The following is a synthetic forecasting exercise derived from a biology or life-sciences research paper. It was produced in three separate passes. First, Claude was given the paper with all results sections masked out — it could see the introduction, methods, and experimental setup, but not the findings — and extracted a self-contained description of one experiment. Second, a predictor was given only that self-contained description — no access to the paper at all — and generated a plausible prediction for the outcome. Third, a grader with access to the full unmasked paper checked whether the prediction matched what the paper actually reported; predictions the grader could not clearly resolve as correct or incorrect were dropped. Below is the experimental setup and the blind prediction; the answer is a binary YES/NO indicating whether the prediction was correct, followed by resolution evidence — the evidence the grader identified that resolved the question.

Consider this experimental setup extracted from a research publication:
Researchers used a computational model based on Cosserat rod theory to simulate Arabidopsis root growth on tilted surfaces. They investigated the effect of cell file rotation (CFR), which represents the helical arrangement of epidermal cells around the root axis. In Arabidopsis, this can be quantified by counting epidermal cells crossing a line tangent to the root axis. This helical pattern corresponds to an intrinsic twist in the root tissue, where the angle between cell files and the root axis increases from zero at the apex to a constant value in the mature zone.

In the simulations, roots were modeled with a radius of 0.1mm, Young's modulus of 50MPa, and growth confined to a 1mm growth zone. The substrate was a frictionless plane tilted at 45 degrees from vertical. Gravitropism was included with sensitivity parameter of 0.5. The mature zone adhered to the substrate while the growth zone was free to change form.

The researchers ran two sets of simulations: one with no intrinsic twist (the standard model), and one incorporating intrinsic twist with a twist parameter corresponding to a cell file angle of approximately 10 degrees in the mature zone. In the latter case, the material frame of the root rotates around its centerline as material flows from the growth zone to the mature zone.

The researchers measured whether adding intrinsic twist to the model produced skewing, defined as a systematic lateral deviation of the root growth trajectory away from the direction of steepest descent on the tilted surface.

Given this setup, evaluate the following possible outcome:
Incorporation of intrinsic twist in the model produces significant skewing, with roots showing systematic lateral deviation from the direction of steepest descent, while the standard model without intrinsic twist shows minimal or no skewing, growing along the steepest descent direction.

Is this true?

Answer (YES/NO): YES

◆ **What you should do**: Transcribe, in full, each record that appears above.

◆ **Result of the exercise**:
The following is a synthetic forecasting exercise derived from a biology or life-sciences research paper. It was produced in three separate passes. First, Claude was given the paper with all results sections masked out — it could see the introduction, methods, and experimental setup, but not the findings — and extracted a self-contained description of one experiment. Second, a predictor was given only that self-contained description — no access to the paper at all — and generated a plausible prediction for the outcome. Third, a grader with access to the full unmasked paper checked whether the prediction matched what the paper actually reported; predictions the grader could not clearly resolve as correct or incorrect were dropped. Below is the experimental setup and the blind prediction; the answer is a binary YES/NO indicating whether the prediction was correct, followed by resolution evidence — the evidence the grader identified that resolved the question.

Consider this experimental setup extracted from a research publication:
Researchers used a computational model based on Cosserat rod theory to simulate Arabidopsis root growth on tilted surfaces. They investigated the effect of cell file rotation (CFR), which represents the helical arrangement of epidermal cells around the root axis. In Arabidopsis, this can be quantified by counting epidermal cells crossing a line tangent to the root axis. This helical pattern corresponds to an intrinsic twist in the root tissue, where the angle between cell files and the root axis increases from zero at the apex to a constant value in the mature zone.

In the simulations, roots were modeled with a radius of 0.1mm, Young's modulus of 50MPa, and growth confined to a 1mm growth zone. The substrate was a frictionless plane tilted at 45 degrees from vertical. Gravitropism was included with sensitivity parameter of 0.5. The mature zone adhered to the substrate while the growth zone was free to change form.

The researchers ran two sets of simulations: one with no intrinsic twist (the standard model), and one incorporating intrinsic twist with a twist parameter corresponding to a cell file angle of approximately 10 degrees in the mature zone. In the latter case, the material frame of the root rotates around its centerline as material flows from the growth zone to the mature zone.

The researchers measured whether adding intrinsic twist to the model produced skewing, defined as a systematic lateral deviation of the root growth trajectory away from the direction of steepest descent on the tilted surface.

Given this setup, evaluate the following possible outcome:
Incorporation of intrinsic twist in the model produces significant skewing, with roots showing systematic lateral deviation from the direction of steepest descent, while the standard model without intrinsic twist shows minimal or no skewing, growing along the steepest descent direction.

Is this true?

Answer (YES/NO): YES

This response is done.